■ REQUIREMENT ■
Can you quote every one of the records below word for word, leaving out the pictures?

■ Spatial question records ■
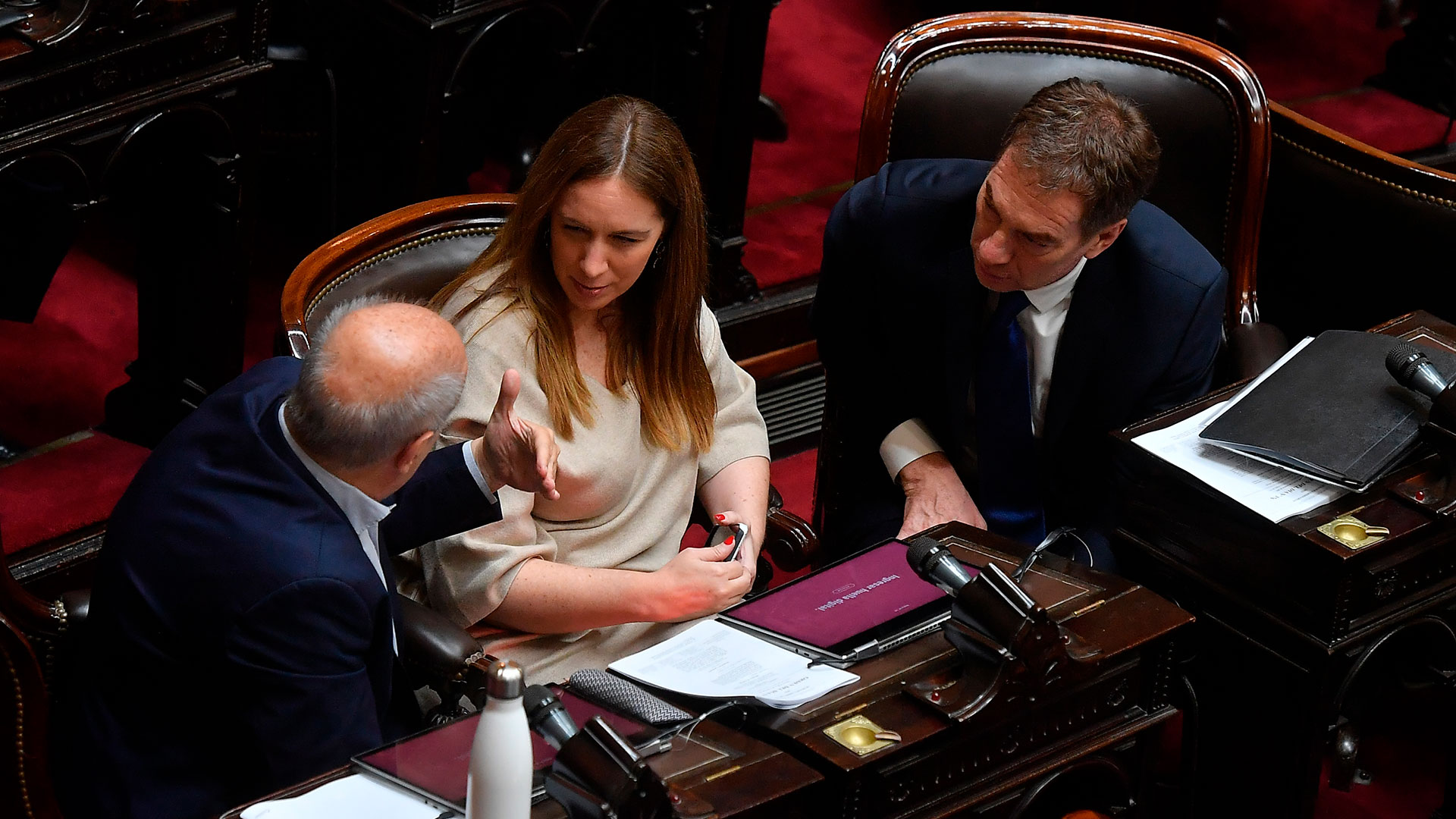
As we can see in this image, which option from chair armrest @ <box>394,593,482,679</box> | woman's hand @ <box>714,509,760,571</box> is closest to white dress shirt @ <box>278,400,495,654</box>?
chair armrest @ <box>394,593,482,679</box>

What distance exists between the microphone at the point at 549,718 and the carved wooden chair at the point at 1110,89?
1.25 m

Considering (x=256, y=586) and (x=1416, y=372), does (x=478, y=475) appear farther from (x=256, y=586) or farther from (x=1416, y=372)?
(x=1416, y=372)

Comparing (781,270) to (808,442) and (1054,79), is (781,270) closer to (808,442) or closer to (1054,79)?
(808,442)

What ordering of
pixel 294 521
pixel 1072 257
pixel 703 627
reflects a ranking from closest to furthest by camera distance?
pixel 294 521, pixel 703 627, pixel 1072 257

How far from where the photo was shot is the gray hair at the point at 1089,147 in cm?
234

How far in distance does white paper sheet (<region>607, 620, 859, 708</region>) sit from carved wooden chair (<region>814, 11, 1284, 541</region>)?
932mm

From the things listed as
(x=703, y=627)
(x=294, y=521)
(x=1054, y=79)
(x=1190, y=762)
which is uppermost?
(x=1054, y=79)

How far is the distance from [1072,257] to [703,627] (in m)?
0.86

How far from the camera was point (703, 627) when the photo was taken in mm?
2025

■ CORRECT OUTPUT ■
As we can see in this image, which option from chair armrest @ <box>394,593,482,679</box> | woman's hand @ <box>714,509,760,571</box> is closest to white dress shirt @ <box>278,400,495,654</box>?
chair armrest @ <box>394,593,482,679</box>

What distance exists between the microphone at the point at 549,718 and the carved wooden chair at the point at 1110,89?
1.25 m

Considering (x=256, y=586) and (x=1416, y=372), does (x=478, y=475) appear farther from (x=256, y=586) or farther from (x=1416, y=372)?
(x=1416, y=372)

Comparing (781,270) to (808,442) and (1054,79), is (781,270) closer to (808,442) or closer to (1054,79)?
(808,442)

What ordering of
pixel 294 521
pixel 1072 257
pixel 703 627
reflects a ranking from closest to furthest by camera distance?
pixel 294 521, pixel 703 627, pixel 1072 257

How far from where the photo was shot is the gray hair at the point at 1089,147 in cm?
234

How far in distance does white paper sheet (<region>607, 620, 859, 708</region>) sit from carved wooden chair (<region>814, 11, 1284, 541</region>)?
932mm

From the things listed as
(x=703, y=627)
(x=294, y=521)
(x=1054, y=79)
(x=1190, y=762)
which is uppermost?
(x=1054, y=79)

How far is the distance from [1072,257] to [703,627] (in m)?
0.86

How far from the camera was point (703, 627) when the photo was taken in mm?
2025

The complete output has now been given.